Variable | Era I: 1988–1999 (n = 1,631) | Era II: 2000–2006 (n = 5,237) | P value |
---|---|---|---|
Age, years | |||
≤56 | 910 | 2,592 | <0.001 |
>56 | 721 | 2,645 | |
Sex | |||
Male | 1,045 | 3,324 | =0.66 |
Female | 586 | 1,913 | |
Breslow depth, mm | |||
0 | 38 | 109 | <0.001 |
≤1 | 233 | 897 | |
1.01–2 | 299 | 1,261 | |
2.01–4 | 411 | 1,327 | |
>4 | 315 | 1,072 | |
Unknown | 335 | 571 | |
Ulceration | |||
Absent | 1,378 | 3,682 | <0.001 |
Present | 253 | 1555 | |
Number of lymph node metastases | |||
1 | 886 | 3,225 | <0.001 |
2–3 | 377 | 1,355 | |
≥4 | 234 | 532 | |
Unknown | 134 | 125 | |
Surgery | |||
Amputation | 2 | 89 | <0.001 |
Ablation | 1 | 2 | |
Local excision | 50 | 1054 | |
Wide excision (1–2 cm) | 427 | 3,555 | |
Wide excision (>2 cm) | 0 | 264 | |
None | 27 | 246 | |
Unknown | 1,124 | 29 |
Median OS and MSS were 65 and 124 months, respectively, for the study population as a whole. Rates of 5-year OS and MSS were 51 and 59%, respectively. Median OS was 47 months for patients treated during era I and 70 months for those treated during era II. Median MSS was 64 months for patients treated during era I and not yet achieved for those treated during era II. Rates of 5-year OS were 45 and 54% for era I and II patients, respectively. Five-year MSS rates were 51% for era I patients and 62% for era II patients.

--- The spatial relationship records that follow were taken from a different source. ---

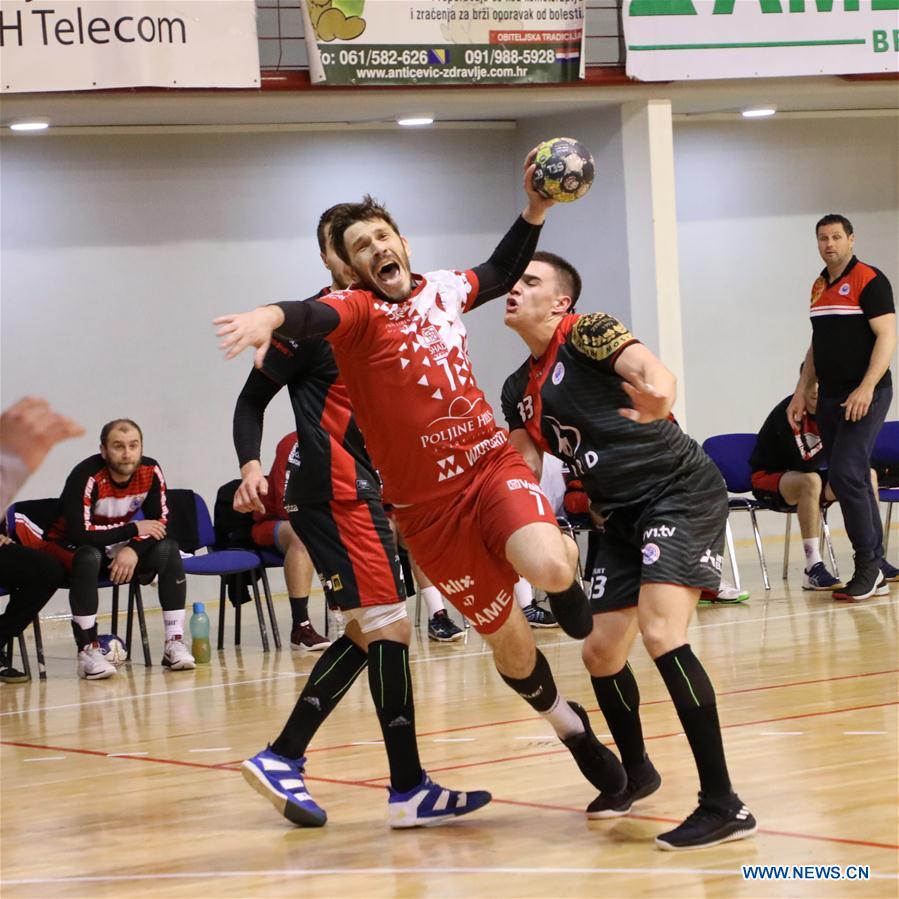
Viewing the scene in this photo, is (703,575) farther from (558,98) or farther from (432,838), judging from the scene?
(558,98)

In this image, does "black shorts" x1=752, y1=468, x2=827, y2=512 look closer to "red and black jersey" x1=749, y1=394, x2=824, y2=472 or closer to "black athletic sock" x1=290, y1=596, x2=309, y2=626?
"red and black jersey" x1=749, y1=394, x2=824, y2=472

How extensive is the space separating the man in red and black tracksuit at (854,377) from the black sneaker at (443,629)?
90.2 inches

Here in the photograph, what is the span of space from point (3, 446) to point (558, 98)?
8828 mm

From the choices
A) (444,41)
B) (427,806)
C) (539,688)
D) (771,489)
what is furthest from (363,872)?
(444,41)

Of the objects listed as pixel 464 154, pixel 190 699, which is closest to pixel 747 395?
pixel 464 154

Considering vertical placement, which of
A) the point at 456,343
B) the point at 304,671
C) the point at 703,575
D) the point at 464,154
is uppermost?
the point at 464,154

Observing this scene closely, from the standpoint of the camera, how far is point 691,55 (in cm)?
1034

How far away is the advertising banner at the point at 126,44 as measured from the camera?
359 inches

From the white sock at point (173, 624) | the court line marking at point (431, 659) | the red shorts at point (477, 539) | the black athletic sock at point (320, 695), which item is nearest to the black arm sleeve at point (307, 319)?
the red shorts at point (477, 539)

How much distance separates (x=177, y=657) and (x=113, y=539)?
734mm

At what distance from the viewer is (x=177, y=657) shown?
8.15 metres

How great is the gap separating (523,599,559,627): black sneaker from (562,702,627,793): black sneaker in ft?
15.1

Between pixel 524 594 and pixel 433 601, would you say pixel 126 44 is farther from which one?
→ pixel 524 594

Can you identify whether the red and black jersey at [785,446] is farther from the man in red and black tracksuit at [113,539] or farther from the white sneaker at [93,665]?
the white sneaker at [93,665]
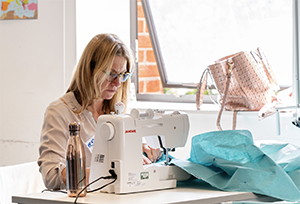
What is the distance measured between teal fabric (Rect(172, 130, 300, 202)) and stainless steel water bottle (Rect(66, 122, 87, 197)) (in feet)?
1.20

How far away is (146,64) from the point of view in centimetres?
341

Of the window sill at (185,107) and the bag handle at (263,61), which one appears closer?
the bag handle at (263,61)

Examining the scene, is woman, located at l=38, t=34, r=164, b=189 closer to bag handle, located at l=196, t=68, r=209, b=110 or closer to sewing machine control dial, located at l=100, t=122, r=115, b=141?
sewing machine control dial, located at l=100, t=122, r=115, b=141

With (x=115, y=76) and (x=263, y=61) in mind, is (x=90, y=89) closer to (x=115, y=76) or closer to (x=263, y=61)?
(x=115, y=76)

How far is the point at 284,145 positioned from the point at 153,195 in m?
0.64

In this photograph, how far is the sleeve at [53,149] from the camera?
160cm

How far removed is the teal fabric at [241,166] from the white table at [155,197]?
0.04 meters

Univariate analysis of OS and MSS demonstrated all factors as significant predictors of OS and MSS (age, sex, Breslow depth, tumor ulceration, number of lymph node metastases, and type of surgery; all P < 0.001. Specifically, treatment era was a significant predictor of both OS (Fig. 1) and MSS (Fig. 2) on univariate analysis.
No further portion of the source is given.